本文抜粋:

● ● ● ● ●

藤川球児、福留孝介、能見篤史、糸井嘉男。阪神コア4の行く末? 引退? 2020年のパフォーマンスを振り返る

藤川球児、福留孝介、能見篤史、糸井嘉男。阪神コア4の行く末? 引退? 2020年のパフォーマンスを振り返る

プロ野球、阪神タイガースに所属する能見篤史投手が来季のチーム構想から外れたとのこと。


プロ16年目の今季は中継ぎとして2020年10月21日まで30試合に登板し、1勝3Hで防御率は4.98。今後については未定で、他球団への移籍か現役引退かに注目が集まる。
 
なお、20日には球界最年長の福留孝介外野手も来季の戦力構想から外れたことが伝えられたばかり。本人は現役続行に強い意欲を示しており、阪神退団は決定的であるとのこと。


また、8月31日に今季限りの引退を表明した藤川球児が約2か月ぶりに一軍登録され、20日の広島戦の6回に3人目で登板。1回を1安打無失点に抑えている。


 

阪神コア4に一気にガタがきたのは誤算だった。彼らが去年通りに働けばマジで可能性はあったのに…

新型コロナウイルスの影響で開幕が大幅に遅れたNPBも終盤に差し掛かり、来季の構想から外れる選手や引退を表明する選手の名前もちらほらと聞かれ始めている。
 
中でも2010年代の阪神を支えたベテラン勢、藤川球児、福留孝介、能見篤史の3人については僕もそれなりに思うところがある。
 
特に藤川球児に対しては思い入れも強く、引退表明の報を聞いた際は2019年のランディ・メッセンジャーの引退と同じくらい残念な気持ちが沸いた次第である。


以前にもちょろっと申し上げたが、今年の阪神はなかなか戦力的なバランスがよかったと思っている。

● ● ● ● ●

データセット項目:
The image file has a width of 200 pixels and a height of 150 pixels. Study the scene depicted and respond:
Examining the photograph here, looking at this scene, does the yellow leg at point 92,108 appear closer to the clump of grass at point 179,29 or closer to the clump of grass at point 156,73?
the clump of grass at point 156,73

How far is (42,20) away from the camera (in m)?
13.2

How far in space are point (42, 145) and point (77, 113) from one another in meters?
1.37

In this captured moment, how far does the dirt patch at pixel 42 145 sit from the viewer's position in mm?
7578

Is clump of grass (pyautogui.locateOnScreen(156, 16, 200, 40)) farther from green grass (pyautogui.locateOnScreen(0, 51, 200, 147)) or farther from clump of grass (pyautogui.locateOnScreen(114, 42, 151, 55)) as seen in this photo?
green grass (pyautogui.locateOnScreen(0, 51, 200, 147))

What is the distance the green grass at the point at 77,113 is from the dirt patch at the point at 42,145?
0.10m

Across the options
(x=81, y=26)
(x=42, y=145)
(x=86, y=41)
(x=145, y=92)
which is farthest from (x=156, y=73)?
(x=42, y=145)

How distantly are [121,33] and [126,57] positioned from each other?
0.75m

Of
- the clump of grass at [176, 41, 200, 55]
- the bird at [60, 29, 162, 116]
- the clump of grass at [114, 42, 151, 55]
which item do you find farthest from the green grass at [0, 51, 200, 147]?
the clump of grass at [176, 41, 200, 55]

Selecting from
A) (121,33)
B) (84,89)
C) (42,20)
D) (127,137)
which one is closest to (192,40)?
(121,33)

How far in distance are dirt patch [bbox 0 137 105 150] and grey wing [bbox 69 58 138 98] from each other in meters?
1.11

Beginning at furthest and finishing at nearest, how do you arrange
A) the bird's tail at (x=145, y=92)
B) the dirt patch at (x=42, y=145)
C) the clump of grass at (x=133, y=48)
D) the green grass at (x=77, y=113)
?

● ● ● ● ●

情報の活用:
**A)** 本文抜粋に出てくる人名をすべて挙げよ。
**B)** 本文抜粋の「なお、20日には球界最年長の」から「を1安打無失点に抑えている。」までを、両端の語句も含めてそのまま打ち直してください。

演習結果:
**A)** 藤川球児、福留孝介、能見篤史、糸井嘉男、ランディ・メッセンジャー

**B)**
なお、20日には球界最年長の福留孝介外野手も来季の戦力構想から外れたことが伝えられたばかり。本人は現役続行に強い意欲を示しており、阪神退団は決定的であるとのこと。


また、8月31日に今季限りの引退を表明した藤川球児が約2か月ぶりに一軍登録され、20日の広島戦の6回に3人目で登板。1回を1安打無失点に抑えている。